Mencegah Agenda Mistifikasi Politik Jelang Pilkada

Mencegah Agenda Mistifikasi Politik Jelang Pilkada

- in Narasi
17
0
Mencegah Agenda Mistifikasi Politik Jelang Pilkada

Dalam ranah politik jelang Pilkada 2024, kita dihadapkan pada fenomena yang mengkhawatirkan, yakni potensi meningkatnya politisasi agama oleh kelompok-kelompok radikal. Salah satu yang paling menonjol adalah narasi tentang “Khilafah” yang terus digaungkan oleh pihak tertentu. Mereka membingkai konsep ini seolah-olah merupakan mandat langsung dari Tuhan, mengaburkan batas antara ajaran agama yang murni dengan agenda politik pragmatis.

Politisasi agama adalah fenomena global yang tidak asing lagi. Namun, di Indonesia yang memiliki keberagaman yang begitu kaya, dampak yang dirasakannya akan lebih berbahaya. Ketika agama digunakan sebagai alat untuk mencapai tujuan politik, tatanan sosial menjadi terpolarisasi. Masyarakat dibelah antara “kami” dan “mereka,” antara yang dianggap “benar” secara agama dan yang “keliru.” Dalam kerangka demokrasi, pola pikir semacam ini mengancam prinsip inklusivitas dan toleransi.

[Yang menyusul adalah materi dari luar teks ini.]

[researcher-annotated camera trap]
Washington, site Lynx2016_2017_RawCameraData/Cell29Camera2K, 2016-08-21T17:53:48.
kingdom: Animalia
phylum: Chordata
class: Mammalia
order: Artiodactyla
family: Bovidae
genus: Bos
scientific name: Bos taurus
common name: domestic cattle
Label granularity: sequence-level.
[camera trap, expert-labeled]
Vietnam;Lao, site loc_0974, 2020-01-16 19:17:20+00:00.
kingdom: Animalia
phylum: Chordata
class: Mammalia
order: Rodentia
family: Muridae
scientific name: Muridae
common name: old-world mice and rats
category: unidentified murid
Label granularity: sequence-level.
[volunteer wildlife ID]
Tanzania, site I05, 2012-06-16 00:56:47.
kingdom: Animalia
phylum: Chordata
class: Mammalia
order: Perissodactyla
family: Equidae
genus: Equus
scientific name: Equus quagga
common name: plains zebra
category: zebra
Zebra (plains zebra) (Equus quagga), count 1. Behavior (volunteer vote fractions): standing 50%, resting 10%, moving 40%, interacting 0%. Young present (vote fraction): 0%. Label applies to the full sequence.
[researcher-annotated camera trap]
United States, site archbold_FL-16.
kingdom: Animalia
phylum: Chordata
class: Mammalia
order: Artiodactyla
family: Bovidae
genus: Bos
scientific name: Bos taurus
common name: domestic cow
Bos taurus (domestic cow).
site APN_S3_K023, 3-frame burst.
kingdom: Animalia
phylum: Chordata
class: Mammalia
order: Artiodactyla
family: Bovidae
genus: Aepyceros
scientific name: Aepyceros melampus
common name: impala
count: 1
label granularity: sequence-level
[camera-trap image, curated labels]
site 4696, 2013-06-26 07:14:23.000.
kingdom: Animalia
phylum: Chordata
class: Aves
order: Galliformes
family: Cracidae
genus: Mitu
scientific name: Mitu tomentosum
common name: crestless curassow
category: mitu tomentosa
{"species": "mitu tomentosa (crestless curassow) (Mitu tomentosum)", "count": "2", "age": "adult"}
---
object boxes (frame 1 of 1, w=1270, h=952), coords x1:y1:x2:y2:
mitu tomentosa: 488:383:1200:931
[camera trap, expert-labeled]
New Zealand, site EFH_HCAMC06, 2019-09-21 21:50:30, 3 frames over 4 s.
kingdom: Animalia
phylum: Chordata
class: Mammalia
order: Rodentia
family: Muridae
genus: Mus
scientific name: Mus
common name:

Dalam situasi yang serba digital masalah yang dihadapi kian kompleks karena didorong oleh kemajuan teknologi informasi yang mempercepat penyebaran propaganda. Kelompok radikal memanfaatkan media sosial untuk mendiseminasi ideologi mereka, menargetkan segmen masyarakat yang kurang terpapar pendidikan kritis tentang agama dan politik.

Mistifikasi politik merupakan sebuah fenomena. Contohnya, narasi khilafah sering kali dibangun di atas mitos yang memanipulasi ajaran agama, menciptakan kesan seolah-olah sistem ini adalah solusi tunggal untuk semua masalah bangsa. Kelompok-kelompok tersebut tidak memberikan solusi yang konkret, melainkan menyalahkan demokrasi dan pluralitas atas kegagalan sistemik. Akibatnya, mereka tidak hanya menyalahgunakan agama, tetapi juga memicu perpecahan yang merusak harmoni sosial-politik.

Indonesia adalah negara demokrasi yang menjunjung tinggi pluralitas. Mistifikasi politik dan politisasi agama mengancam prinsip ini karena mendorong eksklusivitas, di mana kelompok tertentu merasa lebih unggul secara moral dan spiritual dibandingkan kelompok lain. Fenomena ini bertentangan dengan nilai-nilai Pancasila yang menekankan persatuan dalam keberagaman.

Tentu saja, bahaya ketika agama digunakan sebagai alat legitimasi kekuasaan. Dalam sejarah, agama sering kali menjadi dalih untuk tindakan-tindakan yang justru bertentangan dengan ajaran dasarnya, seperti kekerasan dan penindasan. Hal ini relevan dengan kondisi Indonesia saat ini, di mana kelompok-kelompok radikal berusaha menggunakan agama untuk menggiring opini publik, bahkan dengan cara yang tidak sesuai dengan semangat demokrasi.

Masyarakat memiliki peran penting dalam mencegah politisasi agama. Pendidikan agama yang mencerahkan dan rasional harus ditanamkan sejak dini untuk membangun kesadaran kritis. Selain itu, media juga harus mengambil bagian dalam menyajikan informasi yang akurat dan menyeimbangkan narasi-narasi yang cenderung manipulatif.

Pilkada 2024 adalah momen penting bagi demokrasi Indonesia. Untuk memastikan bahwa proses ini berjalan dengan sehat, semua pihak harus waspada terhadap ancaman mistifikasi politik dan politisasi agama. Pemerintah, akademisi, dan tokoh agama perlu bekerja sama untuk melawan narasi-narasi radikal yang memecah belah. Selain itu, masyarakat harus terus didorong untuk menjadi pemilih yang kritis dan rasional.

Agama dan politik, ketika disandingkan dengan cara yang manipulatif, dapat menjadi kombinasi yang berbahaya. Namun, dengan pendekatan yang bijaksana, nilai-nilai religius dapat berkontribusi pada pembangunan politik yang lebih etis dan berkeadilan. Dengan demikian, Pilkada 2024 dapat menjadi ajang untuk menunjukkan bahwa Indonesia adalah negara demokrasi yang matang, di mana agama dihormati, tetapi tidak dimanipulasi untuk kepentingan sesaat.